Year: 2005
Location: Edmonton
Profile: Bev Dick, before her retirement in 2013, had been a UNA activist since its founding and served as first vice-president from 1995 to 2013. Dick graduated from the St. Michael’s School of Nursing in Lethbridge in 1973. She and her husband moved to Edmonton where she began her nursing career at the Misericordia Hospital. Soon after, she was asked to be a ward representative for the Staff Nurses Association of the Alberta Association of Registered Nurses. Most nurses found the ability of the AARN, the Albert disciplinary body for nurses, to negotiate their salaries and working conditions to be inadequate. In 1979, two years after UNA formed, Dick was elected as the Local president for the Misericordia. She became district representative from 1988 to 1995 before becoming vice-president.

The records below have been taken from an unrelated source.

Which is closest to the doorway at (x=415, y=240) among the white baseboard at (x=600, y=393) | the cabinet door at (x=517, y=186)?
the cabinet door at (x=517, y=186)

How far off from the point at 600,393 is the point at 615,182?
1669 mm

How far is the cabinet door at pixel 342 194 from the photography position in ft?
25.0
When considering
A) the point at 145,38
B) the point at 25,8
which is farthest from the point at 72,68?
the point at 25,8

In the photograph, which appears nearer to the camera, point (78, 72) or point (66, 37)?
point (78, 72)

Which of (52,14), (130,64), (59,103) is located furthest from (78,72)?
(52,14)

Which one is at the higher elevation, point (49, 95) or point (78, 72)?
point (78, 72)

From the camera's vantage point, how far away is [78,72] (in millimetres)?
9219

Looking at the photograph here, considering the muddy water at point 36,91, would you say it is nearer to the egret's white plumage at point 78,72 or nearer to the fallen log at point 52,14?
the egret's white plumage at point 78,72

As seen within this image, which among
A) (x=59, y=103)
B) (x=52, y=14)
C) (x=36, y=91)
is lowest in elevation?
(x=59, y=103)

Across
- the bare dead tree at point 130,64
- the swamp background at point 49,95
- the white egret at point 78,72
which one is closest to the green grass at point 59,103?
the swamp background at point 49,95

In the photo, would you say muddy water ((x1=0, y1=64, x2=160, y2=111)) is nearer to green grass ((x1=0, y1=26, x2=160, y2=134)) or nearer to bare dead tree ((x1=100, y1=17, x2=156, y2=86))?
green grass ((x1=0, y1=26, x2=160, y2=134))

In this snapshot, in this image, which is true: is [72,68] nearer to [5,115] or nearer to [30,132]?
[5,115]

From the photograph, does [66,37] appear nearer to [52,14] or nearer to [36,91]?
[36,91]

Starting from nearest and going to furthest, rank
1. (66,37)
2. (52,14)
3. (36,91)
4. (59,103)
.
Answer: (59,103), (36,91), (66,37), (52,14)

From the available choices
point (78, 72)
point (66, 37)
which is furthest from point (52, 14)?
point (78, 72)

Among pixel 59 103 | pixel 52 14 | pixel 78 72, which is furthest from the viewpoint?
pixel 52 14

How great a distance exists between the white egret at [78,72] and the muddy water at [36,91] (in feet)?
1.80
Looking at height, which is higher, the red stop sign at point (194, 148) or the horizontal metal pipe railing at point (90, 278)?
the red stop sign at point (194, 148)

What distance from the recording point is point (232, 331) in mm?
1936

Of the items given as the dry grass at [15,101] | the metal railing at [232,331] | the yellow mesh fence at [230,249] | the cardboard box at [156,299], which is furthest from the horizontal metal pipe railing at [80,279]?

Dick discusses the physical and emotional abuse that she experienced as a nurse and UNA’s efforts to establish rules to protect nurses from harassment by employers, patients, and patient family members. She also talks about the threats that some nurses faced from their own spouses for participating in illegal strikes and about the nurses having to protect a UNA member from her physically abusive husband while picketing during the 1988 strike.
Keywords: Abuses faced by nurses on the job; Alberta Association of Registered Nurses; District representative; Local president; Misericordia Hospital; Nursing shortage; Nursing strikes, 1980, 1982, 1988; St. Michael’s School of Nursing; Staff Nurses Association; Vice-president, UNA.